How the US – and other markets – are getting the jitters over imminent interest rate rises.
Investors could sometimes be forgiven for thinking they have strayed into a parallel universe. Established wisdom has it that the time to buy shares is when profits are rising; when there is an abundance of economic growth and optimism about the future.
But the financial crash of 2008 and the massive economic dislocation that followed changed the rules. Fearful of another 1930s-style depression, central banks flooded the world with cheap money. It was as if the system had suffered a heart attack. To keep it alive the central bankers put it on life support; first to keep it alive and then to help it slowly recuperate.
But the drug of ‘cheap money’ has had side effects. A world of artificially low interest rates puts upward pressure on asset prices as investors search for yield. Property, bond and share markets around the world are at, or are close to, record highs, even in countries where economic growth is weak and the recovery feeble.
And hence the burning question of the day: if economic growth is feeble, what will sustain markets once the artificial stimulus is removed?
In turn, this triggers the counterintuitive reaction of markets. When they see signs that the world’s economy is on the mend, they don’t see it as a good thing. They fear that it will mean the end of the life-support programmes.
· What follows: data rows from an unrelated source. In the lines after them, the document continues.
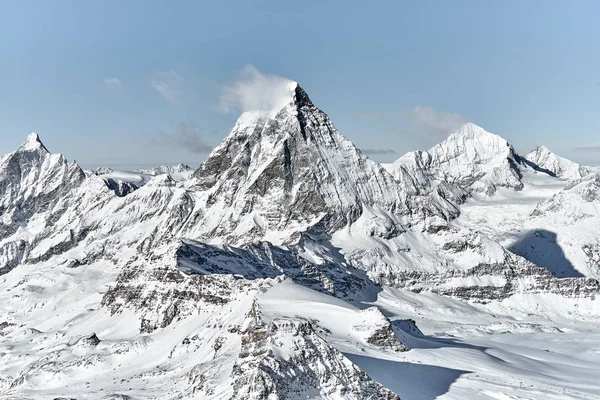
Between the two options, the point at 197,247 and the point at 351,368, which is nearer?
the point at 351,368

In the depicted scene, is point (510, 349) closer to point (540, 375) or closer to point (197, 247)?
point (540, 375)

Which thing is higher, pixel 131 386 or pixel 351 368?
pixel 351 368

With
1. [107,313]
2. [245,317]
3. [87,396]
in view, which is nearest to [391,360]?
[245,317]

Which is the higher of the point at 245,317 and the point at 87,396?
the point at 245,317

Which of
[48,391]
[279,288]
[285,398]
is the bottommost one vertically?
[48,391]

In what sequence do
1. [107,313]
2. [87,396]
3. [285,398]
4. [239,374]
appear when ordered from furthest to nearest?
[107,313] < [87,396] < [239,374] < [285,398]

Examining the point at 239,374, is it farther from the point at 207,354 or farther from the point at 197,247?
the point at 197,247

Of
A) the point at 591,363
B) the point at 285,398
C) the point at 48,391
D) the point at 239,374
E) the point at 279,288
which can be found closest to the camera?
the point at 285,398

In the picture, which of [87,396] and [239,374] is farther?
[87,396]

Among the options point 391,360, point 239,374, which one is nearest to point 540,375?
point 391,360
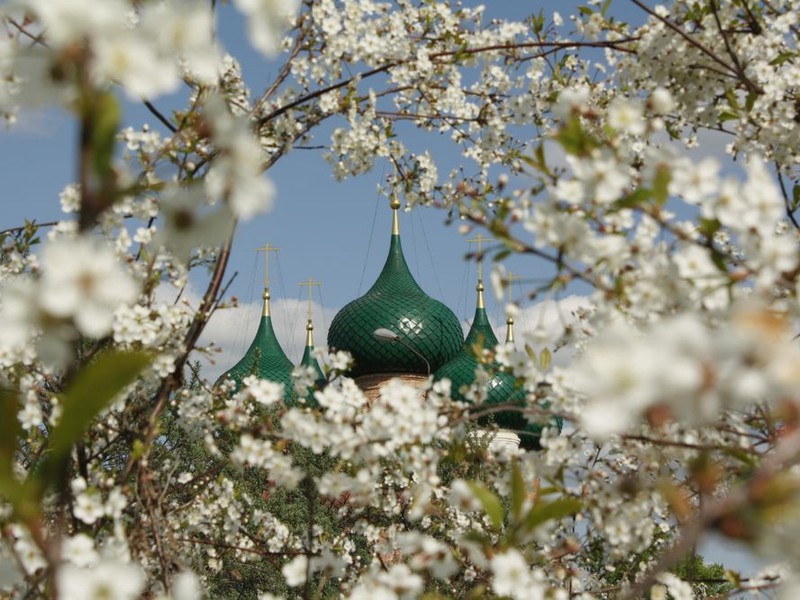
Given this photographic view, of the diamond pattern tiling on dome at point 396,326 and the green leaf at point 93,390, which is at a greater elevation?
the diamond pattern tiling on dome at point 396,326

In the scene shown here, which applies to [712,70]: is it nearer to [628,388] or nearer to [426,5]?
[426,5]

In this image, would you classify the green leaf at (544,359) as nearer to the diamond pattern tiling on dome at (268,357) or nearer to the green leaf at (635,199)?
the green leaf at (635,199)

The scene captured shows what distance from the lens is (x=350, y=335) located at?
20.9 meters

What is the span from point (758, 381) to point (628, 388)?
0.12 meters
Hence the bizarre outcome that any sign that we might be getting back to normal may be taken as a signal to sell.
The central bankers now understand all too clearly the risks of moving too fast. The past few months have seen some choppy days and weeks – particularly in the bond markets, when investors thought the Americans were about to raise rates. At first, the Fed seemed not to care too much whether overseas markets had a tantrum, believing it need only concern itself with what works best for the US domestic economy. Now it seems to better understand that, in a globally integrated economy, even problems arising in a small country far away can potentially impact on everyone. Bank of England governor Mark Carney underlined this in April. Wearing the hat of chairman of the Financial Stability Board, he warned that turmoil in the bond markets as investors adjusted to a rate hike could all too easily spill over and do damage to the real economy.
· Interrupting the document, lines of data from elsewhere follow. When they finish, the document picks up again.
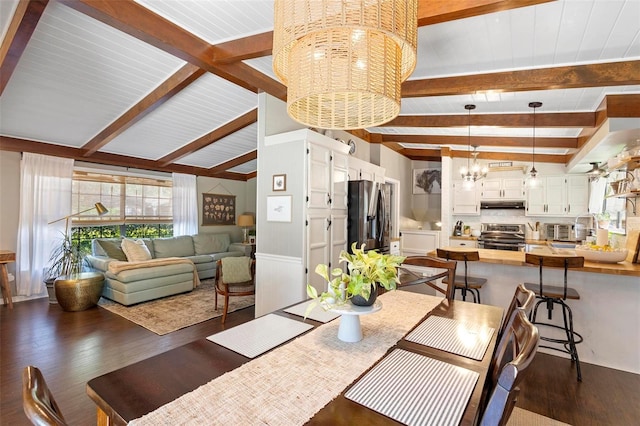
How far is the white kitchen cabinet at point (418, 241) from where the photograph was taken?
636cm

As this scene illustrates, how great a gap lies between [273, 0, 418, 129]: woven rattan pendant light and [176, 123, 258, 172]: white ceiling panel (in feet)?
13.5

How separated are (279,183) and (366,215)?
1306mm

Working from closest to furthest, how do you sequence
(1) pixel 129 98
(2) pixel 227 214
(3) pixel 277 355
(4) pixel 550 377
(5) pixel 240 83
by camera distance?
(3) pixel 277 355, (4) pixel 550 377, (5) pixel 240 83, (1) pixel 129 98, (2) pixel 227 214

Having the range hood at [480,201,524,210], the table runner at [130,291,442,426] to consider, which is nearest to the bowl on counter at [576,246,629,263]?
the table runner at [130,291,442,426]

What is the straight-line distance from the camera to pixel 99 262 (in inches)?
186

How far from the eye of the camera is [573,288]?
2.79 m

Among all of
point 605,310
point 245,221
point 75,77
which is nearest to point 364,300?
point 605,310

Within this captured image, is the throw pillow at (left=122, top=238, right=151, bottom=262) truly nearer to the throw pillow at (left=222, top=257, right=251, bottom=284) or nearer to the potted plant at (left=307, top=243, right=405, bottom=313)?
the throw pillow at (left=222, top=257, right=251, bottom=284)

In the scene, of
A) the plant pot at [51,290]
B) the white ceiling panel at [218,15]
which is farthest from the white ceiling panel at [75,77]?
the plant pot at [51,290]

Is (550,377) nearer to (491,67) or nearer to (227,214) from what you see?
(491,67)

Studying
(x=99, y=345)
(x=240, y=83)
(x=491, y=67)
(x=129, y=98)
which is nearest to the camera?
(x=491, y=67)

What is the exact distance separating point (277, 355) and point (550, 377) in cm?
261

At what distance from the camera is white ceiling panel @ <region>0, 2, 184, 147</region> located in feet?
8.61

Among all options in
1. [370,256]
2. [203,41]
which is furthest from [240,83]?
[370,256]
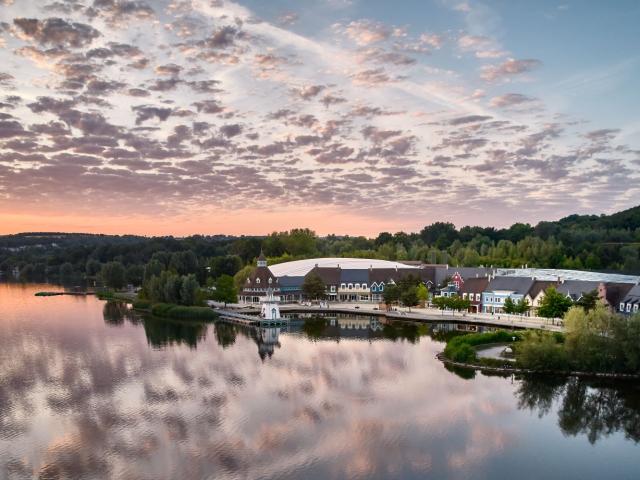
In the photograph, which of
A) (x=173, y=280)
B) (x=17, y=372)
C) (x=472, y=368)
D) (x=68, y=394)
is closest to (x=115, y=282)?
(x=173, y=280)

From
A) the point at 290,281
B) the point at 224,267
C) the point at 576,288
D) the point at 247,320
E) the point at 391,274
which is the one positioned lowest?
the point at 247,320

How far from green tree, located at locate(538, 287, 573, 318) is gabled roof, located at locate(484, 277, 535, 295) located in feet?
19.4

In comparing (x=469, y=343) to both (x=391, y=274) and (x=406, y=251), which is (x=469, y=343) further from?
(x=406, y=251)

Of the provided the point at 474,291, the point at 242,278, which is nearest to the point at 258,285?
the point at 242,278

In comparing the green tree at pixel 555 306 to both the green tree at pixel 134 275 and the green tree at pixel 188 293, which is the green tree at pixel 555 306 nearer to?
the green tree at pixel 188 293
Now fully attuned to the dangers, Janet Yellen at the Federal Reserve, and Carney, keep signalling that the first upwards rate moves are still some way off – later this year perhaps or early next – stressing that when they do come they will be small and gradual, meaning most borrowers should be able to absorb the rise without distress. They add that rates are unlikely to rise to anywhere near historic levels – if there is going to be an earthquake we can take comfort from it being a small one.
It’s a shrewd strategy. Markets don’t like uncertainty but the interest rate outlook is
no longer really uncertain. True, we don’t know precisely when rates will go up, but having been softened up for so long, surely no one could claim it has come as a surprise when it does happen. It is perfectly rational to make investment decisions now which position portfolios for the rate moves we all expect in the coming months. This is particularly the case in bond markets, where rising interest rates unavoidably result in a fall in capital values.
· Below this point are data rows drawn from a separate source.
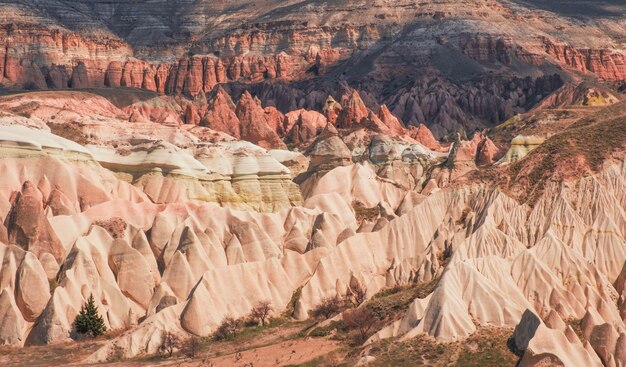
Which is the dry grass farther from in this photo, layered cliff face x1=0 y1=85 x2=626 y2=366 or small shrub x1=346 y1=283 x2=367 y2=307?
small shrub x1=346 y1=283 x2=367 y2=307

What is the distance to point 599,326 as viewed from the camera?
56.6m

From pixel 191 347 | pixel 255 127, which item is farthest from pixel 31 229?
pixel 255 127

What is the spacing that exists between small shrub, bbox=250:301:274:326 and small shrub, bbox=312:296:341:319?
2.91 m

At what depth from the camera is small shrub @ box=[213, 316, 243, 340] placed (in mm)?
64062

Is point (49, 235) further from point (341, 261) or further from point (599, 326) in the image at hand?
point (599, 326)

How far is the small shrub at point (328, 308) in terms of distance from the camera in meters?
67.0

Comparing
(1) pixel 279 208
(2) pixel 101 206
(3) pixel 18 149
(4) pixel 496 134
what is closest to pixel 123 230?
(2) pixel 101 206

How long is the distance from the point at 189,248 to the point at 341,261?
10116 millimetres

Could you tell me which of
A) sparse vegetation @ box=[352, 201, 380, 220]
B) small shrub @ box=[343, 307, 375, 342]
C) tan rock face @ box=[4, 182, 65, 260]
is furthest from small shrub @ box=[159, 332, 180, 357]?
sparse vegetation @ box=[352, 201, 380, 220]

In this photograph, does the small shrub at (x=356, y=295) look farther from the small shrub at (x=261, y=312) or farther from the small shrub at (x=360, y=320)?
the small shrub at (x=360, y=320)

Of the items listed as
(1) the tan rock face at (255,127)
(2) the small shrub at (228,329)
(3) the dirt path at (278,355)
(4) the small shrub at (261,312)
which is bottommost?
(1) the tan rock face at (255,127)

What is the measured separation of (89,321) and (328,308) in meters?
14.1

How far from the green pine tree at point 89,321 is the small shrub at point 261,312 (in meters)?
8.93

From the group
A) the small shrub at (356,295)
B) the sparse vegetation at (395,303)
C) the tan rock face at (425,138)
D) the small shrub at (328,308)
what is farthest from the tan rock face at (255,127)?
the sparse vegetation at (395,303)
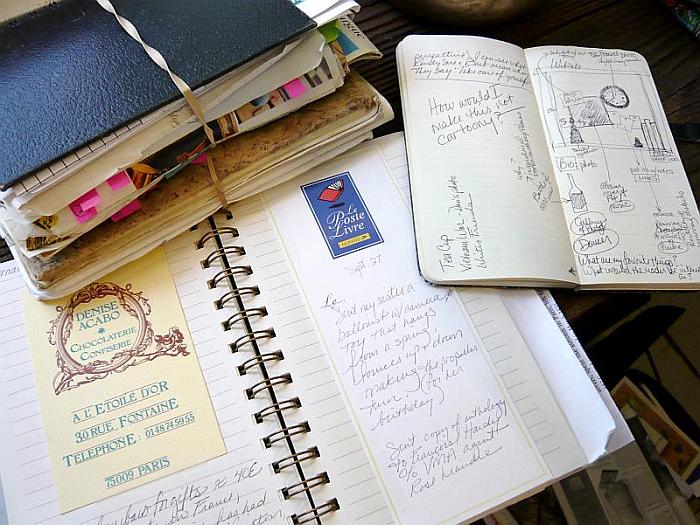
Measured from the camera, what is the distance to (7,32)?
65 centimetres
There will be pain elsewhere, too. Household incomes have been squeezed for a long time and, for some, an increase in mortgage rates will be hard to take. Likewise, some companies which would otherwise have gone bust, have been kept afloat by cheap loans – as shown by historically low levels of bankruptcy. They will find it much tougher in normal times.
But the fear of dislocation should not stop us from welcoming a world in which interest rates are no longer artificially low. Savers have borne the cost of the global financial crisis for far too long and have had to endure wafer-thin returns. A rate rise would be even more beneficial for pension schemes, which would see their solvency positions dramatically improved because their actuaries would be able to sign off on higher future returns on their existing assets. That would lift a financial millstone from companies and leave them with more cash to invest and grow. And at an individual level higher rates would feed through immediately into higher annuity rates, which could make a big difference in the future living standards of those with private pensions who are soon to retire.
Above all, investors around the world would be able to go back to making decisions on what they see as the merits of an investment – rather than trying to second-guess the thinking and actions of central bankers (which is, of course, what investors should always do). The interest rate is the market price for money; market prices determine the allocation of resources. We have lived for seven years with a fundamental distortion of the economic price mechanism; and even if we have grown used to it we should not forget that it is a distortion – and ‘normal’ is what we should strive for. Indeed, though there may be casualties and noise in the markets, we should remember the words of US president Franklin D Roosevelt in the 1930s that ‘the only thing we have to fear is fear itself’.